We were also able to quantify the separate associations between several phoneme categories, and round and spiky shapes. One notable observation is that bilabial consonants have an association with round shapes, independent of the manner of articulation (see also D’Onofrio, 2014). This explains the association between /b/ and round shapes observed throughout the literature (e.g., Westbury et al., 2018), which is much stronger than that of other voiced stops. In addition, although vowel rounding and backness are often grouped together in the literature, by modelling them separately, we found that only vowel rounding was associated with round shapes. As noted earlier, there is an obvious kinesthetic/visual link between vowel rounding and round shapes. There is no such obvious link for vowel backness, which may explain its lack of an effect, and argue for a prominence of kinesthetic experience (vs. sound) in the maluma/takete effect.

It is also worth noting that no vowels were associated with spiky shapes. In case the effect would be stronger for /i/ than /eɪ/, we ran a supplementary exploratory analysis exploring the association of front vowels with spiky shapes when only including front vowel nonwords that had /i/ in the first syllable (assuming that this would make /i/ more salient; see Klink & Wu, 2014). Even in this case, vowel backness was not a significant predictor of spikiness (p = .61). The discrepancy with existing literature may lie in the fact that many previous studies have used a decision anchored by both a round and a spiky shape, and compared front vowels with back rounded vowels (e.g., Sidhu & Pexman, 2017). Thus, front vowels may be dissociated with roundness when compared to back rounded vowels, but not associated with spikiness in and of themselves (see also Westbury et al., 2018). This further adds to the argument that associations with round and spiky shapes could depend on different mechanisms. Earlier we reviewed several studies in which there was a larger effect for round shapes than spiky ones. Tentatively, we might speculate that this is in part because round associations derive from both consonants and vowels, while spiky associations only derive from consonants.
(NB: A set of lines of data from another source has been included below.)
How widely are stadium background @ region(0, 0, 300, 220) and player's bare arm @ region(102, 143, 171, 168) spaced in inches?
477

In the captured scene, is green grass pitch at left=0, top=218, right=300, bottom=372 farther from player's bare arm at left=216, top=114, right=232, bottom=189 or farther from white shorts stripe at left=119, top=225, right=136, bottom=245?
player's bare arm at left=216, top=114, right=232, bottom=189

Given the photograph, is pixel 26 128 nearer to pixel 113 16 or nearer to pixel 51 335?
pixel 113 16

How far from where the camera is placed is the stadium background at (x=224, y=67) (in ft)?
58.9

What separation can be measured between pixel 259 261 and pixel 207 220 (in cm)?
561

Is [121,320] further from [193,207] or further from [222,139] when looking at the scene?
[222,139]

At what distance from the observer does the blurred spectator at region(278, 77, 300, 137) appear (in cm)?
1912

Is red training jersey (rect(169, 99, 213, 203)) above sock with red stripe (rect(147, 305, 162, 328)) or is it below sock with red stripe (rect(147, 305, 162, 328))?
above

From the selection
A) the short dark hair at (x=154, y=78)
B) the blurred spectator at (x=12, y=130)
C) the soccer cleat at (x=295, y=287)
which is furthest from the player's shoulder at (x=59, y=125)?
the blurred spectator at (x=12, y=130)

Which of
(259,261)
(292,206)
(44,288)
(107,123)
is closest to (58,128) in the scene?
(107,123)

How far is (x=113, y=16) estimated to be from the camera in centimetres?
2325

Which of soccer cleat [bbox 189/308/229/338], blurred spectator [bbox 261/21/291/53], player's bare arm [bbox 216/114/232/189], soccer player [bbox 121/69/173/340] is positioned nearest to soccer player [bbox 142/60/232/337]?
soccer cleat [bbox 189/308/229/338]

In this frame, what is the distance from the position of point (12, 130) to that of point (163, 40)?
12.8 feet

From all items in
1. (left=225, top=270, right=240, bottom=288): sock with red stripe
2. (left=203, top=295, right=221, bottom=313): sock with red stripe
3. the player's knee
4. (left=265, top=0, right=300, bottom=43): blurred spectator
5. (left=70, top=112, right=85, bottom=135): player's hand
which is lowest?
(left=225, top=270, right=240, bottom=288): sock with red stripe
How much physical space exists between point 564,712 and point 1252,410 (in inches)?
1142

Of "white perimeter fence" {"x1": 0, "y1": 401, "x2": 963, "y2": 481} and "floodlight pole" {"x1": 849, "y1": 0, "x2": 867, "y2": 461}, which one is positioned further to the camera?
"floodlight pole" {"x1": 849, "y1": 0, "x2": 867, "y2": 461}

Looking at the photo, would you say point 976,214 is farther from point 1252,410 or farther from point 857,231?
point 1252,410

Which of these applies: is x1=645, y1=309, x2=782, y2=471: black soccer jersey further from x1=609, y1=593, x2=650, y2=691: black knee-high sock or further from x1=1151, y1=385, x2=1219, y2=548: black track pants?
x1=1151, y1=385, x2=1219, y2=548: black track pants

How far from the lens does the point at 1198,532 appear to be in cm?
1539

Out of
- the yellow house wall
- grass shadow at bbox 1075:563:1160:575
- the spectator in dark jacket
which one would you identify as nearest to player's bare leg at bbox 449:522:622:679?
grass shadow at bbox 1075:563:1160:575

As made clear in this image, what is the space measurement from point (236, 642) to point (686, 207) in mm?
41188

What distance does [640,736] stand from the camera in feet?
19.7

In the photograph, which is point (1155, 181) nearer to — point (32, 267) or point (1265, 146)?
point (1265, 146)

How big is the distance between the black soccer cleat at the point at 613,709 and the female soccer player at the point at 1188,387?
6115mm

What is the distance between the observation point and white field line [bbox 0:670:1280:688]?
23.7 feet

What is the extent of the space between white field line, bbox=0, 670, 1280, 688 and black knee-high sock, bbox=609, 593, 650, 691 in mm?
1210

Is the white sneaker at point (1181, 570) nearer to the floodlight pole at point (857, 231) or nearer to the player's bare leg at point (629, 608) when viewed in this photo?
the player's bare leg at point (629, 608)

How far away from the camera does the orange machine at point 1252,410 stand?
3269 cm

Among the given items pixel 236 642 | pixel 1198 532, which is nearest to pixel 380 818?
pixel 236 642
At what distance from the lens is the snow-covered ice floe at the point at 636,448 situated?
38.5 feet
There are several limitations to this study. One is that because we tested adults who are familiar with the visual appearance of phonemes’ articulations, we cannot rule out the possibility that participants relied on this knowledge even in the audio-only condition. It is also true that the nonwords used in this study were relatively simple (i.e., all CVCV), with consonants and vowels coming from the same category. One might argue that visual features would be relied upon more so for difficult-to-process linguistic stimuli. Indeed, work has shown that mouth movements can be used to process language in particularly difficult contexts (e.g., Krason et al., 2021).

In conclusion, the present study showed that highlighting visual features of articulation does not enhance the canonical maluma/takete effect. This suggests that the effect arises from a crossmodal matching between non-visual features of phonemes, and shapes. This suggests a tight link between linguistic and non-linguistic aspects of communication, a link that could have been exploited during language origin to develop language as a referential system (Perniss & Vigliocco, 2014), and can be used during language development and processing to ground properties of the communication to the properties of referents being talked about.